====== ENTRIES SHOWN ======

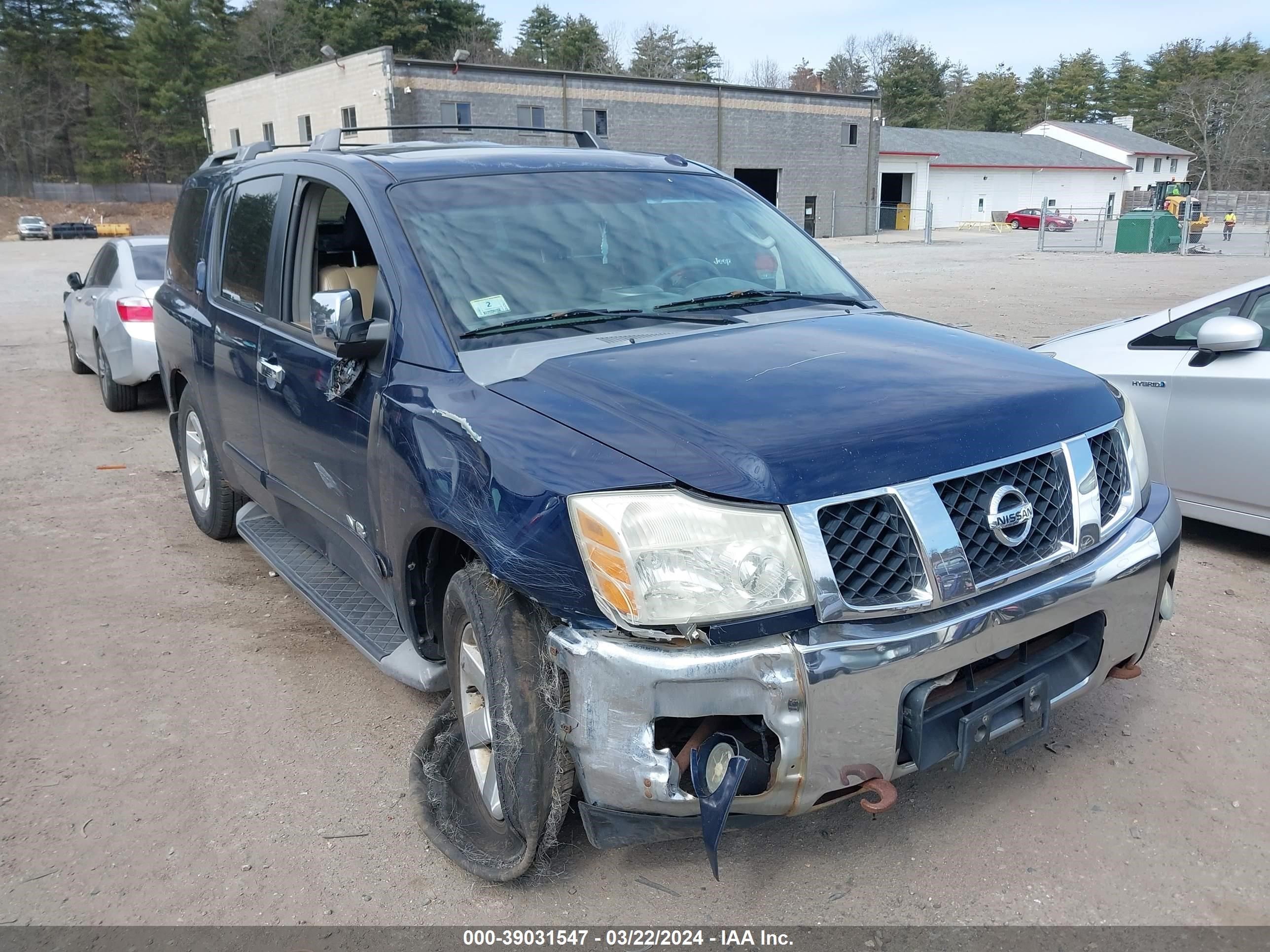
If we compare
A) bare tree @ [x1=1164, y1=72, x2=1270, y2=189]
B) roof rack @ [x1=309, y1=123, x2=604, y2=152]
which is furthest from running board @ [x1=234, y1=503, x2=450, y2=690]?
bare tree @ [x1=1164, y1=72, x2=1270, y2=189]

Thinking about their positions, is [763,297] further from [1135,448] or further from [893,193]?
[893,193]

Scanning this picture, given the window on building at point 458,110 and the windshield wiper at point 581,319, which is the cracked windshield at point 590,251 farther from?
the window on building at point 458,110

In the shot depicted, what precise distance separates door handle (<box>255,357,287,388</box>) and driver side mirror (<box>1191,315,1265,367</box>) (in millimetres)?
4173

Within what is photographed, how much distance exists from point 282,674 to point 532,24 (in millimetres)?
100099

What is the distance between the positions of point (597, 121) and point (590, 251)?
46.4 meters

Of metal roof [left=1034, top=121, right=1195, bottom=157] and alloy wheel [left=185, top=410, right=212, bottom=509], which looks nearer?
alloy wheel [left=185, top=410, right=212, bottom=509]

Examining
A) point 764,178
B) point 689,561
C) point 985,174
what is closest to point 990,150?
point 985,174

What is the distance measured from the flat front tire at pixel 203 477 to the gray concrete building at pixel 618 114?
3439cm

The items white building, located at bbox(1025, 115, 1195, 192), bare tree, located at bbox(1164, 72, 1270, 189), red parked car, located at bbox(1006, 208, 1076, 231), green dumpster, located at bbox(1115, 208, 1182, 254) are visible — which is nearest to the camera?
green dumpster, located at bbox(1115, 208, 1182, 254)

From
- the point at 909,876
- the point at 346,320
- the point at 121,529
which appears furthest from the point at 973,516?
the point at 121,529

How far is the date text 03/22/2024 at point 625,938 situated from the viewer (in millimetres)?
2627

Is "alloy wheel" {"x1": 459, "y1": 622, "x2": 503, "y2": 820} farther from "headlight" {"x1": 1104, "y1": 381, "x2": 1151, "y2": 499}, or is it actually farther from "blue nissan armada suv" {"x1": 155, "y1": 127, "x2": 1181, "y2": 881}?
"headlight" {"x1": 1104, "y1": 381, "x2": 1151, "y2": 499}

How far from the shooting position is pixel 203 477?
576cm

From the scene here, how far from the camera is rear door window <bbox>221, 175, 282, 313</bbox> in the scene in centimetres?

======

• [STATED TASK]: Could you lay out the material above as a numbered list, starting at the beginning of the material and ending at the line containing "46.4 meters", with both of those lines included? Leave out the blank lines and the pictures.

• [EXERCISE ANSWER]:
1. If we compare
2. A) bare tree @ [x1=1164, y1=72, x2=1270, y2=189]
3. B) roof rack @ [x1=309, y1=123, x2=604, y2=152]
4. which is furthest from running board @ [x1=234, y1=503, x2=450, y2=690]?
5. bare tree @ [x1=1164, y1=72, x2=1270, y2=189]
6. Thinking about their positions, is [763,297] further from [1135,448] or further from [893,193]?
7. [893,193]
8. Scanning this picture, given the window on building at point 458,110 and the windshield wiper at point 581,319, which is the cracked windshield at point 590,251 farther from?
9. the window on building at point 458,110
10. In the shot depicted, what precise distance separates door handle (<box>255,357,287,388</box>) and driver side mirror (<box>1191,315,1265,367</box>) (in millimetres)?
11. 4173
12. Within what is photographed, how much distance exists from point 282,674 to point 532,24 (in millimetres)?
13. 100099
14. What is the distance between the positions of point (597, 121) and point (590, 251)?
15. 46.4 meters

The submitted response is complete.